◆ EXERCISE DIRECTIONS ◆
Write out every row below word for word, omitting the pictures.

◆ RECORDS SHOWN ◆
■ ■ ■ ■ ■ ■ ■

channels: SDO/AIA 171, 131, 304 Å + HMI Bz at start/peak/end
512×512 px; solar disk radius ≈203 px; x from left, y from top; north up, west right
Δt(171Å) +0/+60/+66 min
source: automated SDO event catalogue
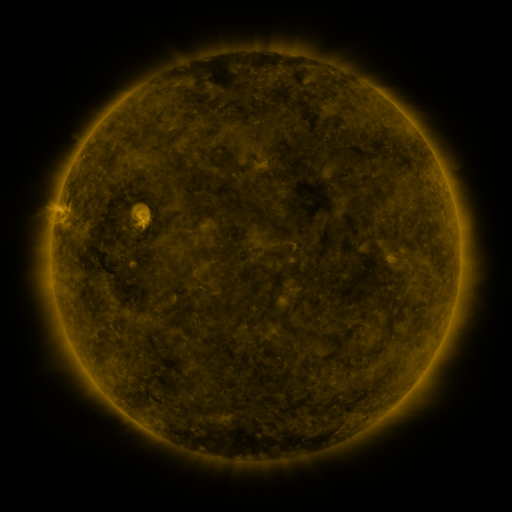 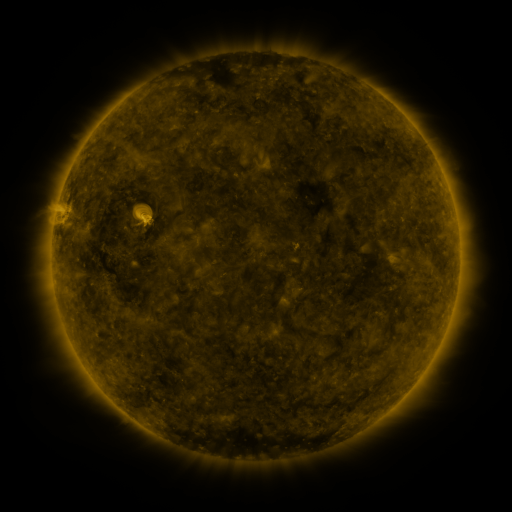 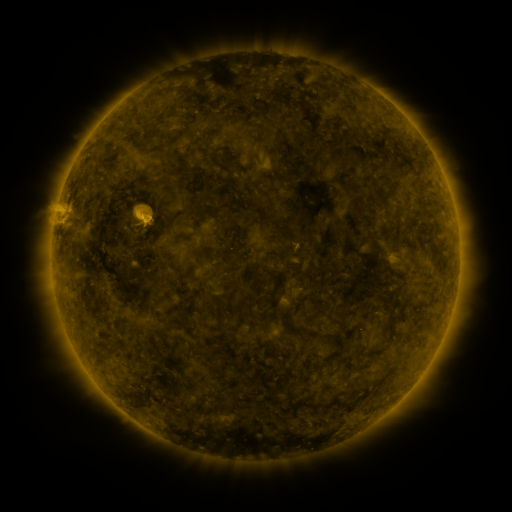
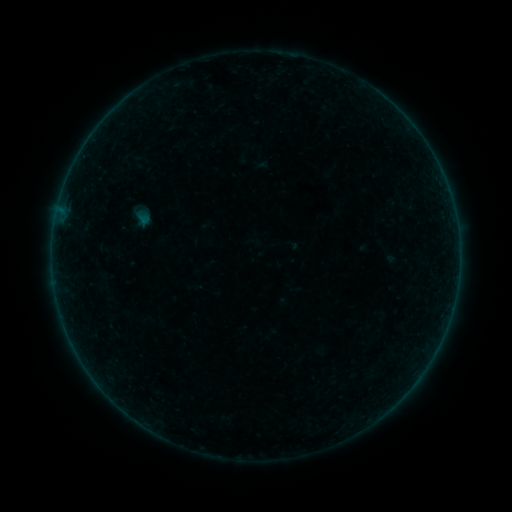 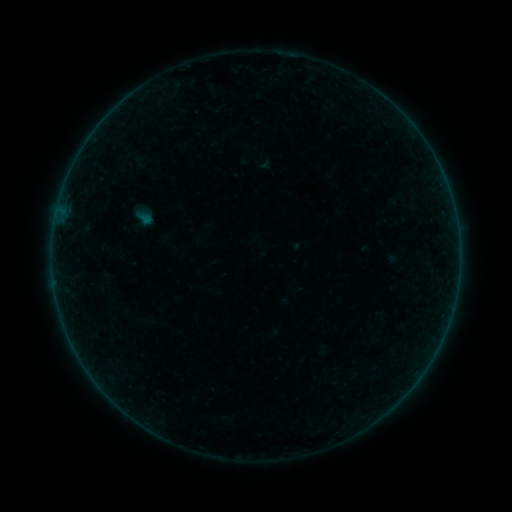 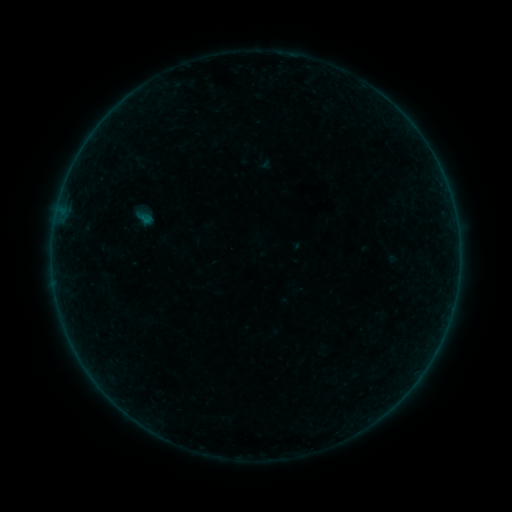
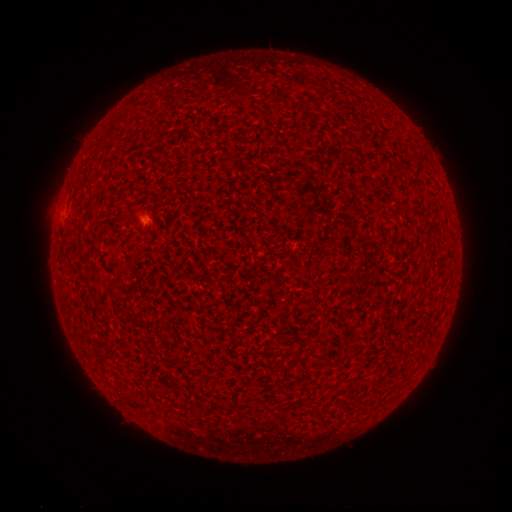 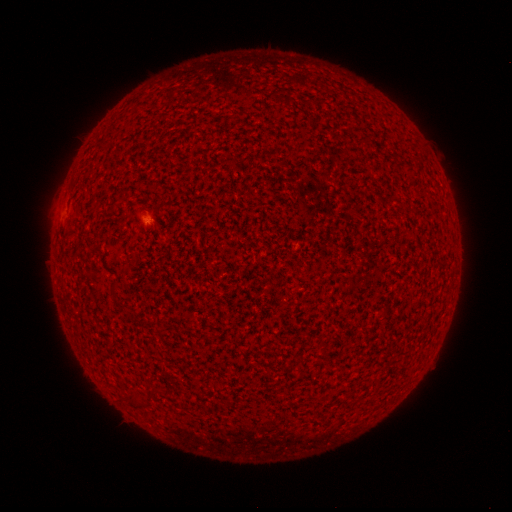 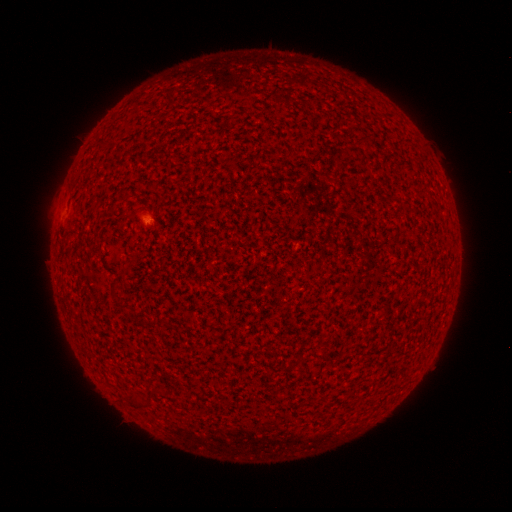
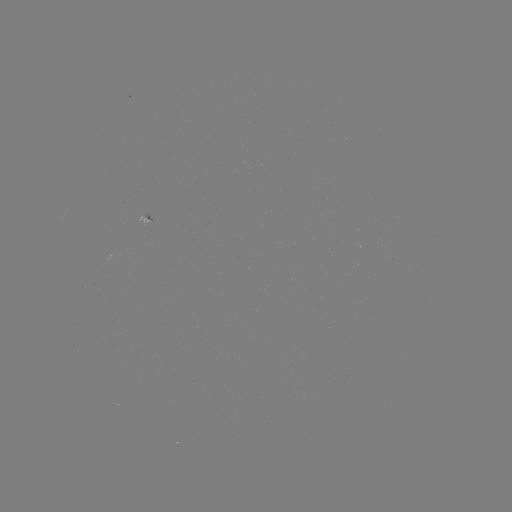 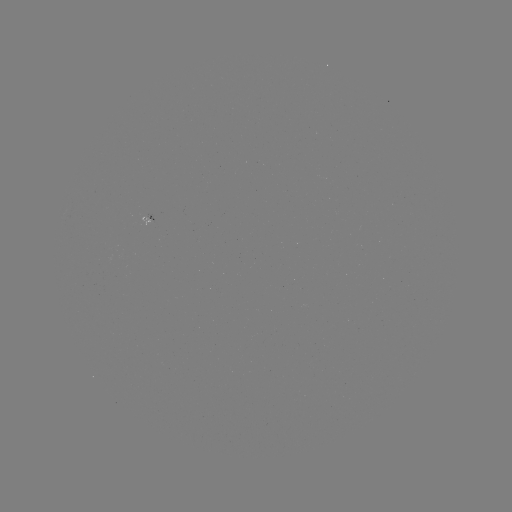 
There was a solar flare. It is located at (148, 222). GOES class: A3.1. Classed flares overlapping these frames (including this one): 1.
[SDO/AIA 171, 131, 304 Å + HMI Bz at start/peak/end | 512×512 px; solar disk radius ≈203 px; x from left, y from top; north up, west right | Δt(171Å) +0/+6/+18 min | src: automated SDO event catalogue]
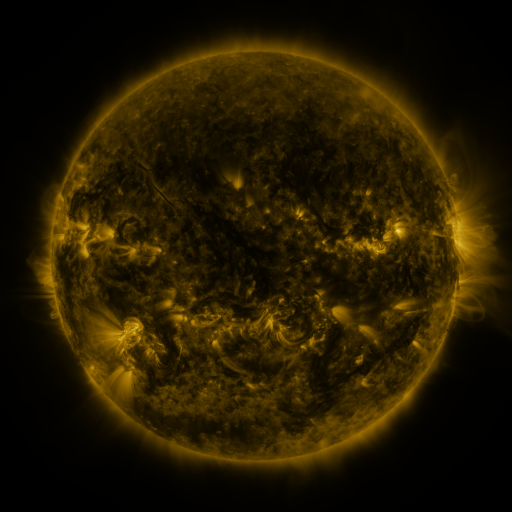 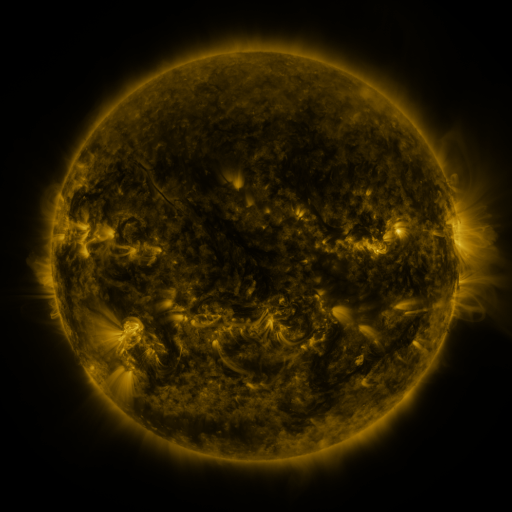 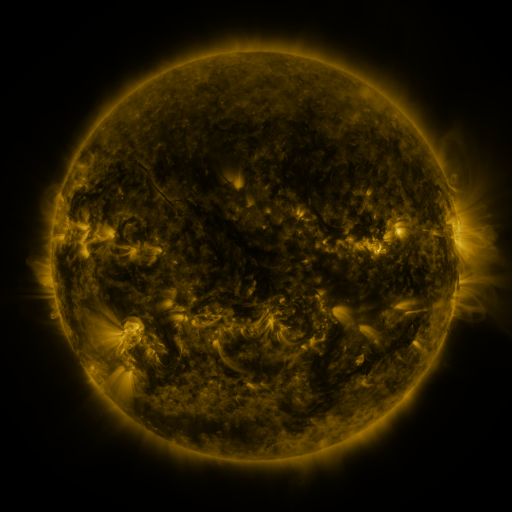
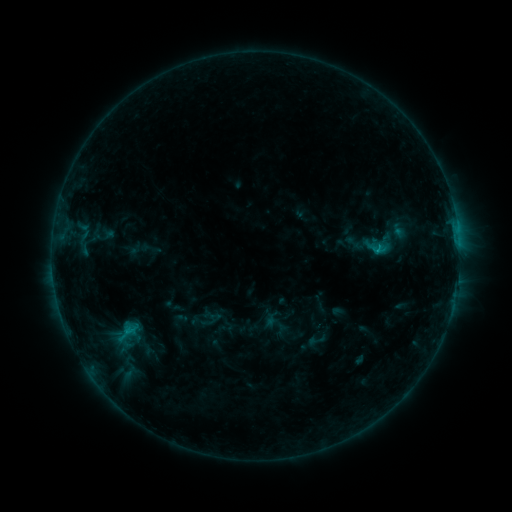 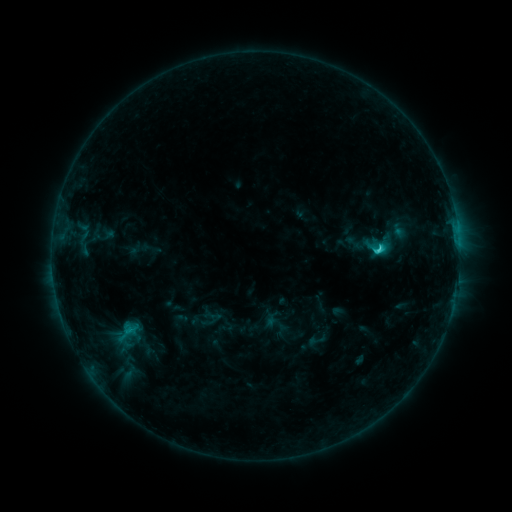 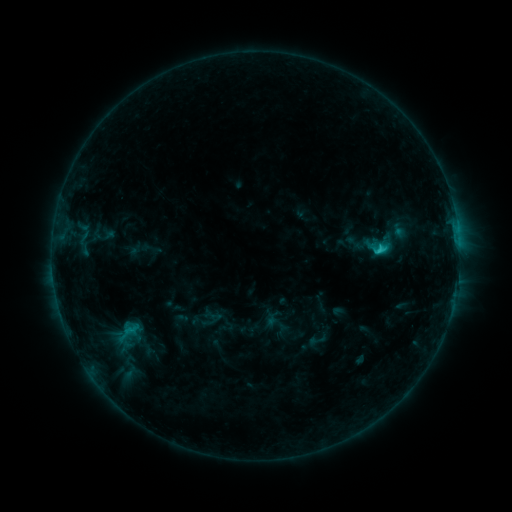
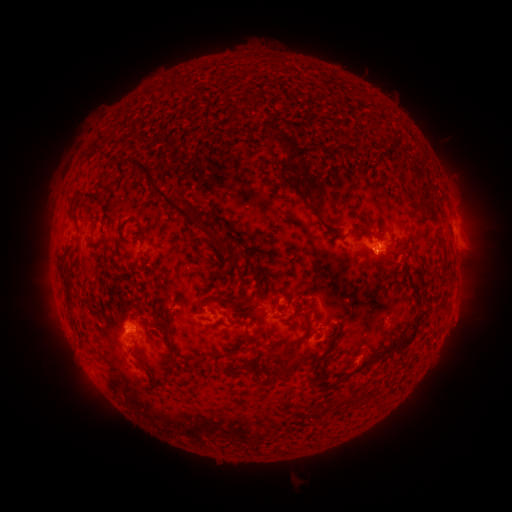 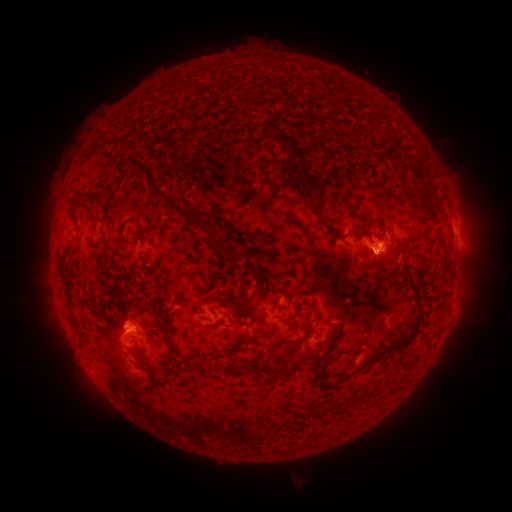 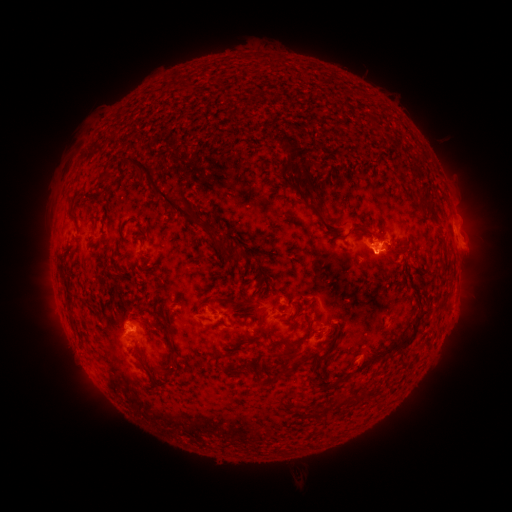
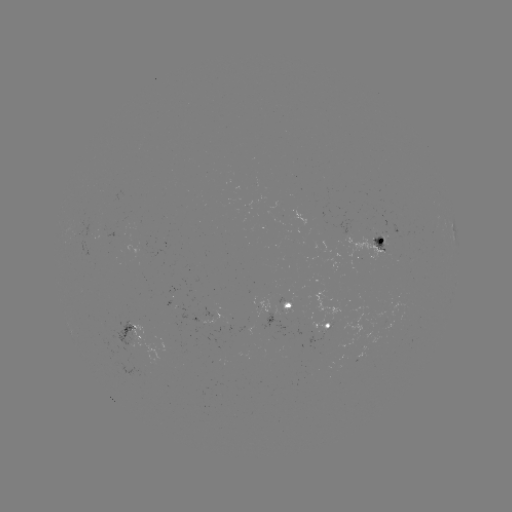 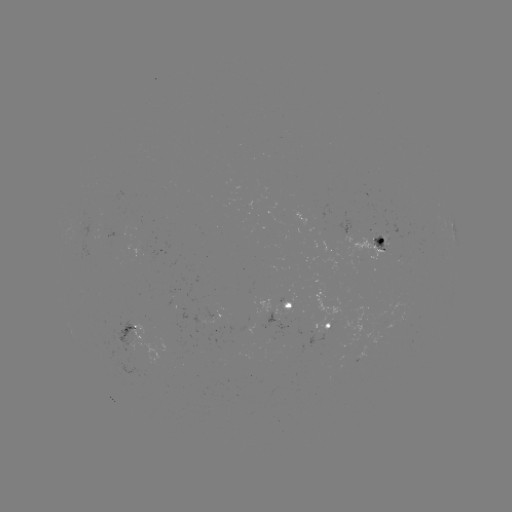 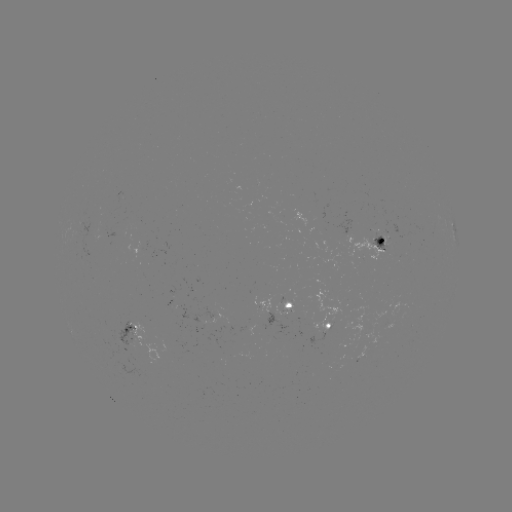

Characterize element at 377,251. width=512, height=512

■ ■ ■ ■ ■ ■ ■

◆ WORKED ANSWER ◆
channels: SDO/AIA 171, 131, 304 Å + HMI Bz at start/peak/end
512×512 px; solar disk radius ≈203 px; x from left, y from top; north up, west right
Δt(171Å) +0/+60/+66 min
source: automated SDO event catalogue
There was a solar flare. It is located at (148, 222). GOES class: A3.1. Classed flares overlapping these frames (including this one): 1.
[SDO/AIA 171, 131, 304 Å + HMI Bz at start/peak/end | 512×512 px; solar disk radius ≈203 px; x from left, y from top; north up, west right | Δt(171Å) +0/+6/+18 min | src: automated SDO event catalogue]

Characterize element at 377,251. width=512, height=512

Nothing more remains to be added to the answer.